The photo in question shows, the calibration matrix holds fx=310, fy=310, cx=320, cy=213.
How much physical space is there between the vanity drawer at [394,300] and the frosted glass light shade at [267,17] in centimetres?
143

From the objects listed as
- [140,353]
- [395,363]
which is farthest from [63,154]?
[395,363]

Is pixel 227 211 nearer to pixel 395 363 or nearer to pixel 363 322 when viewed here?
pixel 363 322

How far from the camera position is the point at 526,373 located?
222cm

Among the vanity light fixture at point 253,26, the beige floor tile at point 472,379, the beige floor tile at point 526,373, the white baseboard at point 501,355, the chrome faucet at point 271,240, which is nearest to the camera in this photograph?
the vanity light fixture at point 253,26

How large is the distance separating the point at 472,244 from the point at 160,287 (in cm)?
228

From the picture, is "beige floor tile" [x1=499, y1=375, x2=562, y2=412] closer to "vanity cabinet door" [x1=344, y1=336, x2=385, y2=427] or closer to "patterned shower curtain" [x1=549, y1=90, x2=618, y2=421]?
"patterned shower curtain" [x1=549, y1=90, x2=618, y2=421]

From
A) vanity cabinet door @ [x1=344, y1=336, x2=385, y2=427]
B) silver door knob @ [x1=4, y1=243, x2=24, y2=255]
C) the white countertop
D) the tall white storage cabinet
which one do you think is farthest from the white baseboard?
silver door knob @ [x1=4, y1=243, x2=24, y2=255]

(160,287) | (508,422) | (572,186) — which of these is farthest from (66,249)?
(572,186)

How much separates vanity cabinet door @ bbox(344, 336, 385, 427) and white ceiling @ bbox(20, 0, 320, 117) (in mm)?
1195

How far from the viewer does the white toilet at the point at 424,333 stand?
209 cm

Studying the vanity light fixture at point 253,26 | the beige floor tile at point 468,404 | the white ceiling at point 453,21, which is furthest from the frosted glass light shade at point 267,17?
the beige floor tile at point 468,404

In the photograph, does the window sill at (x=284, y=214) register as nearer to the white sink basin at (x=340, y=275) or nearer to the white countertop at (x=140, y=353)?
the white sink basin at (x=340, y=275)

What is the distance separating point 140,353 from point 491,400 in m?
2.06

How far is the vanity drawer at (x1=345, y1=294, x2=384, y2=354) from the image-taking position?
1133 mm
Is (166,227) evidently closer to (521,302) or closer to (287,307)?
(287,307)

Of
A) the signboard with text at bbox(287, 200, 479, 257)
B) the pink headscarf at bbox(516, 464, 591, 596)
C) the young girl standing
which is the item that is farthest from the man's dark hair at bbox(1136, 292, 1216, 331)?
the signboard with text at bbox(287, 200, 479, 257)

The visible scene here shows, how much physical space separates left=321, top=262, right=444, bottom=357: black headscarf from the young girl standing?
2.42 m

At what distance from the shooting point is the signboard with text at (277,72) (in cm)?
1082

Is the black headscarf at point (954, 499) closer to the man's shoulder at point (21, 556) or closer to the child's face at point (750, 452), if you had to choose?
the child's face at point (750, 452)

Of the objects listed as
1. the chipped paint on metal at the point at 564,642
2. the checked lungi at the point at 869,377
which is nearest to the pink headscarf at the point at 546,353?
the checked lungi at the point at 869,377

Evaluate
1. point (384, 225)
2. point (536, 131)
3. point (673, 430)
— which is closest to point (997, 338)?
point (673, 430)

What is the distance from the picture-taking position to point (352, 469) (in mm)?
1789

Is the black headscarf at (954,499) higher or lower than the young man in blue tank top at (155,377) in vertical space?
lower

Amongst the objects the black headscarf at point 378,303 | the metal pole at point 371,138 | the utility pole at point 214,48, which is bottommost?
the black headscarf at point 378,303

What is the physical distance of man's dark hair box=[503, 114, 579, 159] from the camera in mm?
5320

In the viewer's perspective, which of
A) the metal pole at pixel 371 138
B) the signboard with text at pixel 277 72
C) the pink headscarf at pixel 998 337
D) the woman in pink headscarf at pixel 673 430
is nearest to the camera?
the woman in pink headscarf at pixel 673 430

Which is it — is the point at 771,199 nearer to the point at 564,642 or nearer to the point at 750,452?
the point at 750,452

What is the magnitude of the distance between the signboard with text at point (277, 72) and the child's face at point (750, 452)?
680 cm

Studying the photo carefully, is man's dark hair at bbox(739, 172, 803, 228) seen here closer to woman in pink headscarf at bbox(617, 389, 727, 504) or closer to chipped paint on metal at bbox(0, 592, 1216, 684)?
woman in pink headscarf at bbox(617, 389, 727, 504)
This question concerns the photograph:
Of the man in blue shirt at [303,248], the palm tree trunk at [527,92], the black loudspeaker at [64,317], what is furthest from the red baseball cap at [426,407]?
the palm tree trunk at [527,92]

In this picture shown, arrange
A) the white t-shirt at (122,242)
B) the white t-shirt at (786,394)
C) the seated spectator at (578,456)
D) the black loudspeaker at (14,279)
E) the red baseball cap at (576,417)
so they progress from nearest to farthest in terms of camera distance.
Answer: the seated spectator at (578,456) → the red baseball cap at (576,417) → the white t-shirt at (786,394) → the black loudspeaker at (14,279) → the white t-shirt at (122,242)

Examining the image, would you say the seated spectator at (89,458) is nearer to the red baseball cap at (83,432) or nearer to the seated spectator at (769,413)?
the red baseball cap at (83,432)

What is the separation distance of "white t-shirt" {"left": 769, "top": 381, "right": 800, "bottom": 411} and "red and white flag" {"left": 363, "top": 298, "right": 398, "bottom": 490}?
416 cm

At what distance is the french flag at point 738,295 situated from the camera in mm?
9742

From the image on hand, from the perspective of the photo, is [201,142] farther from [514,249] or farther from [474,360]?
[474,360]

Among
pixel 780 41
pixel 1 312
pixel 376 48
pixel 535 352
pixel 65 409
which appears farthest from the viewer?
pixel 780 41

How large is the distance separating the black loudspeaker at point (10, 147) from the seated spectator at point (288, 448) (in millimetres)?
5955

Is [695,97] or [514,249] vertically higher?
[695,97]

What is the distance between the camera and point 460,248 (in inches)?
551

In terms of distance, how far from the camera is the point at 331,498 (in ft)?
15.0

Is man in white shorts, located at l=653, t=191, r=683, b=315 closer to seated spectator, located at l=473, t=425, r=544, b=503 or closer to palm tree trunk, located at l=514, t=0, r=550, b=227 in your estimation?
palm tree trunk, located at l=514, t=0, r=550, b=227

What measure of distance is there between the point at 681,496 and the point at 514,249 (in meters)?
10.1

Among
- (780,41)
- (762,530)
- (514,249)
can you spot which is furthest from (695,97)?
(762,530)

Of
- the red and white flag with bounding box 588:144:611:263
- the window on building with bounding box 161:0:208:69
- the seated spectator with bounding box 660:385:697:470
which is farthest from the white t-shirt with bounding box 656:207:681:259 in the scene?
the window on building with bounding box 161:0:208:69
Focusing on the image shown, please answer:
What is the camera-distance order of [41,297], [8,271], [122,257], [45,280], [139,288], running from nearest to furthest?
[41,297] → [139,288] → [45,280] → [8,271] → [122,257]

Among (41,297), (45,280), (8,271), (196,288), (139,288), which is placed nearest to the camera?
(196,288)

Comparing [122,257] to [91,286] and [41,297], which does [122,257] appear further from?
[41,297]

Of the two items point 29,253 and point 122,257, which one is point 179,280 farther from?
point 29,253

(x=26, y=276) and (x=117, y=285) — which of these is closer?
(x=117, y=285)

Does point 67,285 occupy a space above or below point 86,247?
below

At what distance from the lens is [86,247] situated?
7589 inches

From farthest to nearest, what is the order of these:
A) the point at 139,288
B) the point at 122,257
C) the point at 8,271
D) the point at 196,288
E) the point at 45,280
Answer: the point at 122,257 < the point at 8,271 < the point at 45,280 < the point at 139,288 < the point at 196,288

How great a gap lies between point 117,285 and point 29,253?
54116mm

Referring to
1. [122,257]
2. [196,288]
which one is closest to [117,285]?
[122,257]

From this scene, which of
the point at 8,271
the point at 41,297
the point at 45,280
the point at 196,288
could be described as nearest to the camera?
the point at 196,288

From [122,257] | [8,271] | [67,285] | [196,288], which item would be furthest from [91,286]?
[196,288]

-=-=-=-=-

How many lines of the records above contain the word "below"? Reply with the number alone.

2